Una camicia a quadri, un paio di jeans e un codino. Una chitarra e una voce intima, quella di Claudio Domestico, in arte Gnut. Ieri, 23 maggio, tra il velluto rosso e i palchetti dello storico Teatro Sannazaro di Napoli, si è consumata una serata interessante, che più che un concerto, sembrava una chiacchierata tra amici. A renderlo possibile la semplicità del cantautore napoletano, che, con timidezza e simpatia, impugnando la sua chitarra, Ciaccarella, che, a occhio e croce, ha cinquant’anni, non ha soltanto cantato i suoi pezzi, ma ha raccontato cosa ci fosse dietro le parole e le note che lo hanno reso noto e tanto amato tra i giovani, e non solo. E così, ci ha fatto entrare nella sua stanza, ci ha portato sul suo letto, dal quale, mentre fuori pioveva a dirotto, è dovuto scappare perchè si stava “scrivendo sotto”. Ha raccontato tanti aneddoti, storie di vita familiare, nonni “cantanti” e nonne “manager”, amicizie. Perchè è vero che l’arte e la musica nascono così, per strada, nutrite dalla vita che ci capita, mentre nemmeno ce ne accorgiamo.
Gnut, chitarra e cuore sul palco
La prima parte del concerto, ha visto Gnut cantare e suonare accompagnato dalla sua band, e poi, in solitaria, nei suoi “never green”. Pezzi che raccontano la nostra generazione, sogni, speranze, delusioni. Pezzi in cui è facile scorgersi e riconoscersi, in nome di quei sentimenti semplici e universali che Claudio mette in musica, come l’amore.

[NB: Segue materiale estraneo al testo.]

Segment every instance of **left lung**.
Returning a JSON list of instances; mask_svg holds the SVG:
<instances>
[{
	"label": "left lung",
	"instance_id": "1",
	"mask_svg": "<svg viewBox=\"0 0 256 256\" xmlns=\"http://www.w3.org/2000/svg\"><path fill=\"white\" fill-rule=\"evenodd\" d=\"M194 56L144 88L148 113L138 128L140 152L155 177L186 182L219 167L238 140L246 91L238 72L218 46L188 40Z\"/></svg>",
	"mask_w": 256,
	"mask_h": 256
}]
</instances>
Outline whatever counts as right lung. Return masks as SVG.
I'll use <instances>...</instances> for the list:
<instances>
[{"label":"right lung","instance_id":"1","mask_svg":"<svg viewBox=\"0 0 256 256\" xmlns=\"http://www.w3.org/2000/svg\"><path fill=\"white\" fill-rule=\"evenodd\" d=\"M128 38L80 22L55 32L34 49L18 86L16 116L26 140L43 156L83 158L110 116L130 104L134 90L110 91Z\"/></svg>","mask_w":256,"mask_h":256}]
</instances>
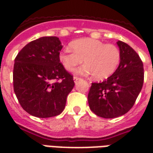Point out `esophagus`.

E proprio il parlare dell’amore ha risucchiato sul palco un ospite speciale, l’amico e poeta Alessio Sollo e la sua verve inconfondibile. A ritmo di battute e risate complici su quell’amore, che, a detta di Sollo, “se l’avessa fa nu’ poco con l’amicizia e dovrebbe imparare qualcosa da questa“, è partita la canzone L’ammore over, una delle quattro perle dell’EP Hear My Voice, nato proprio dall’incontro fortunato tra la musica di Gnut e le parole di Sollo. Ambizioso progetto registrato alla fine del 2017 in uno studio a Cevennes, in Francia. Con una timbrica che rimanda a nomi come Elliot Smith e Bon Iver, vi prendono vita sono storie d’amore, tradimenti, serenate e il fascino inconfondibile di una città come Napoli che fa da irrinunciabile scenario. Immancabile la presenza di altri nomi noti agli amanti del genere, come Andrea Tartaglia e Roberto Colella, che, uniti in un abbraccio, prima ancora che in un coro, hanno chiuso una di quelle serate che dovrebbero ripetersi più spesso, che ti fanno capire quanto di bello può fare la musica quando va oltre la musica stessa.